Riou will also concentrate on anything related to the minimum wage. “Inequality of income is widening across Europe.” The rising cost of energy which, Riou says, will increase the cost of living. The digital transition will also be on her radar. “There will be a shift as jobs disappear because of artificial intelligence. This will be another critical issue.
“These will drive major changes in company business models, and the first to be affected will be the employee,” she adds. “When we speak to companies, we want to know if, due to energy and digital transitions, they have an acute understanding of the skills needed in 10 years’ time.”
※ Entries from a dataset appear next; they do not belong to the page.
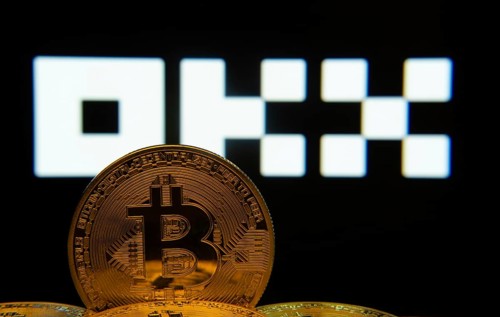 Dhaka, Bangladesh- 04 April 2025: Close-up of Bitcoin coins with the OKX logo visible on a screen
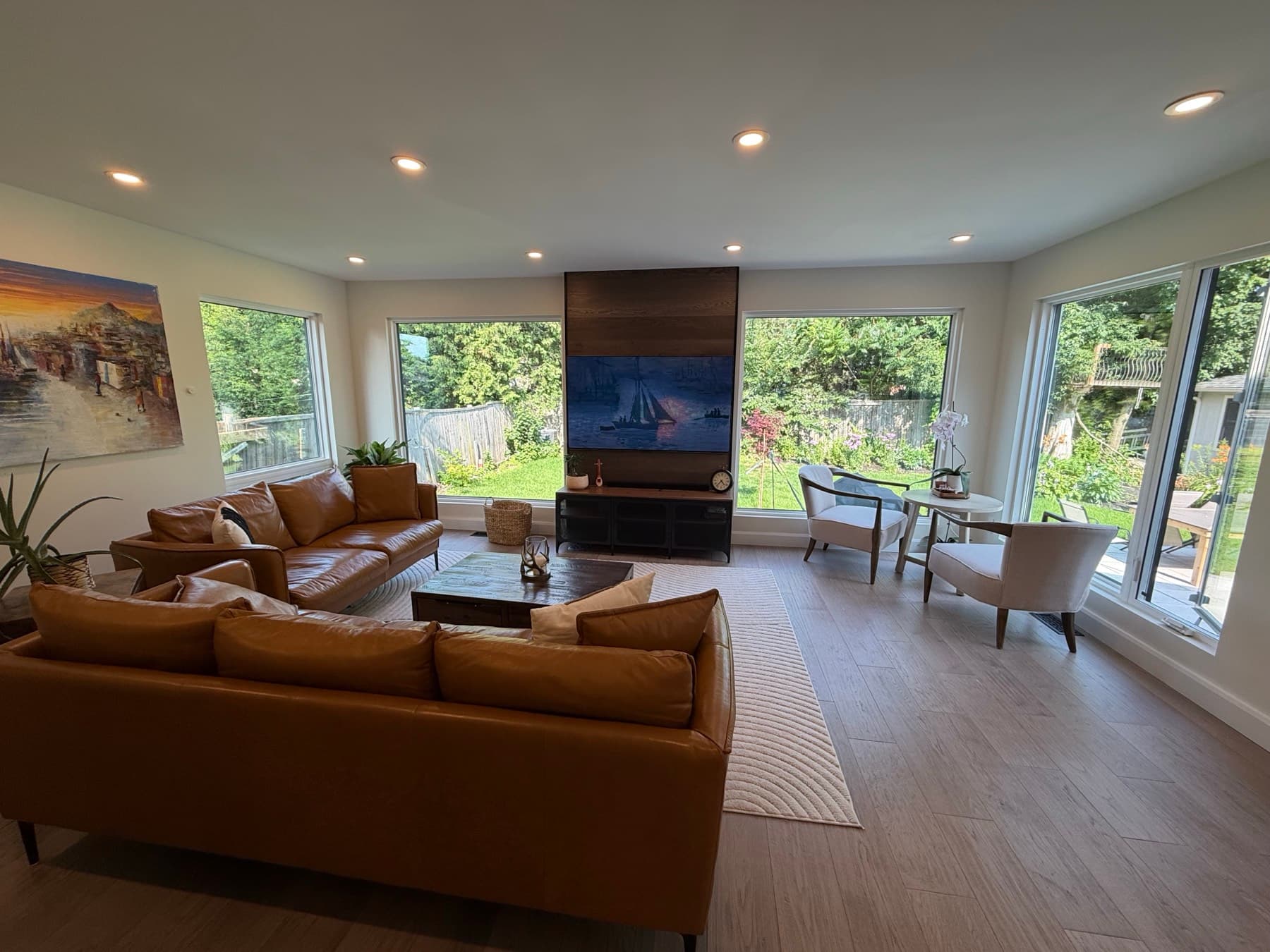 A living room with leather sofas, a wood feature wall and large windows on three sides looking onto the garden
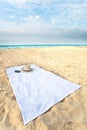 Hat and Sunglasses on a towel on the beach with dr Royalty Free Stock Photo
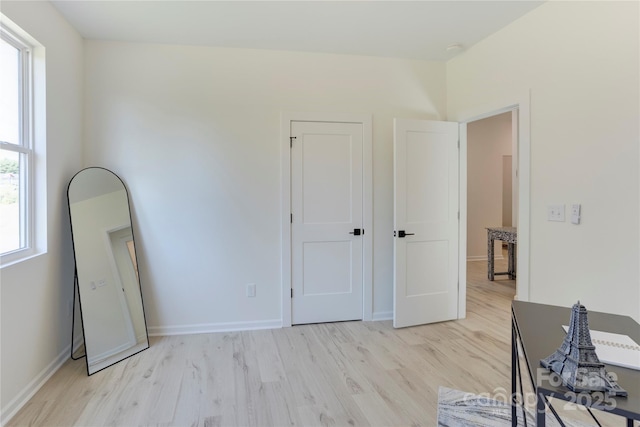 3300 Travis Ln NW, Concord, NC 28027 - bedroom featuring baseboards and light wood-style flooring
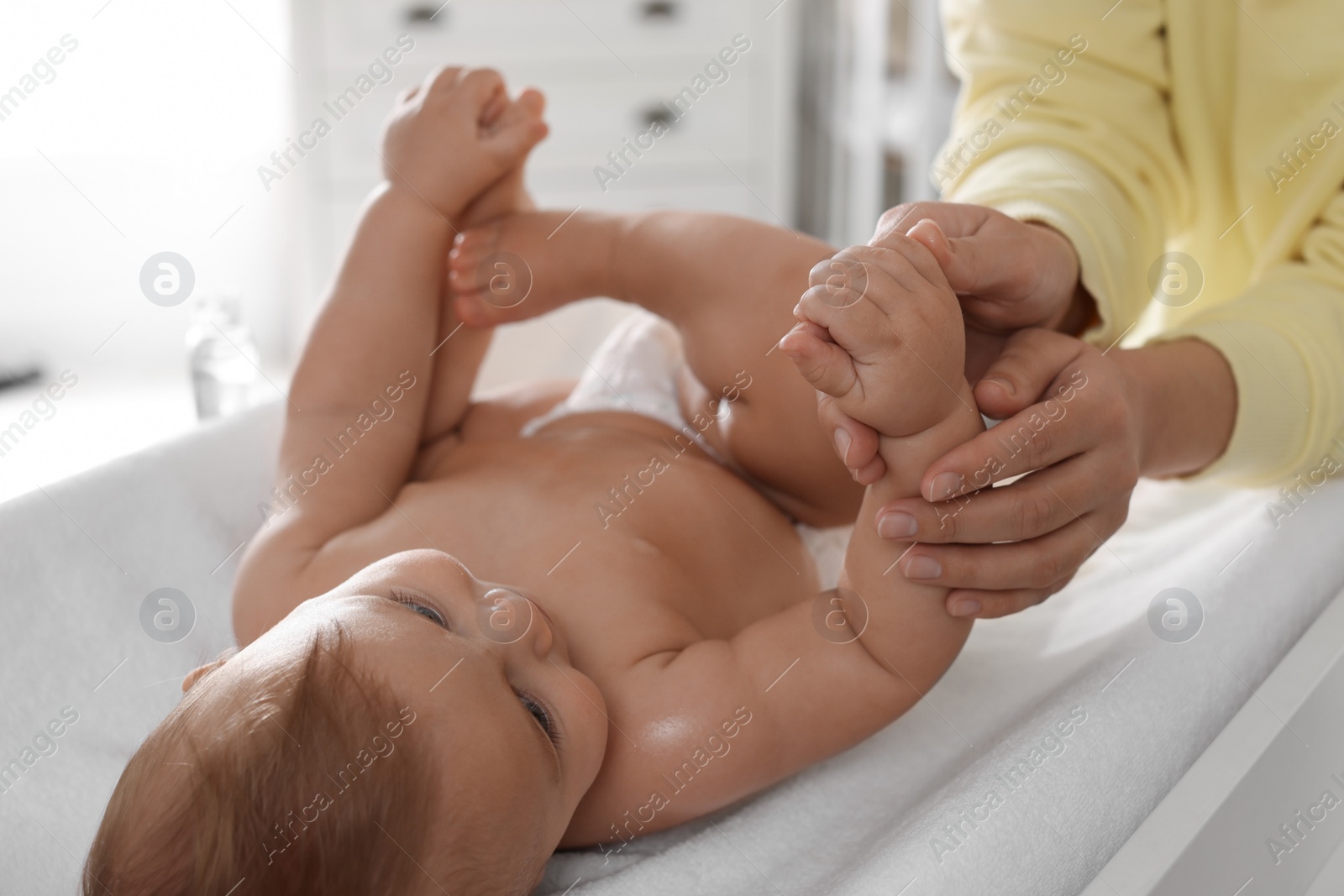 Photo of Mother massaging her baby with oil on changing table at home, closeup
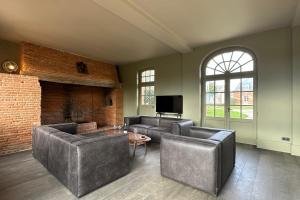 Televiisor ja/või meelelahutuskeskus majutusasutuses La Maison du Château-Confort Premium-Famille-WIFI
While the E in ESG is about the planet, the S concerns the people living on it. These are difficult times and they will, it seems, get worse before they get better. Investors have a role to play here by engaging with the companies in their portfolio to eradicate hunger, generate cheaper clean energy and provide access to healthcare.
Fighting climate change is important, but we should not underestimate the positive impact that a sound social investment policy can have. Just look at Argentina.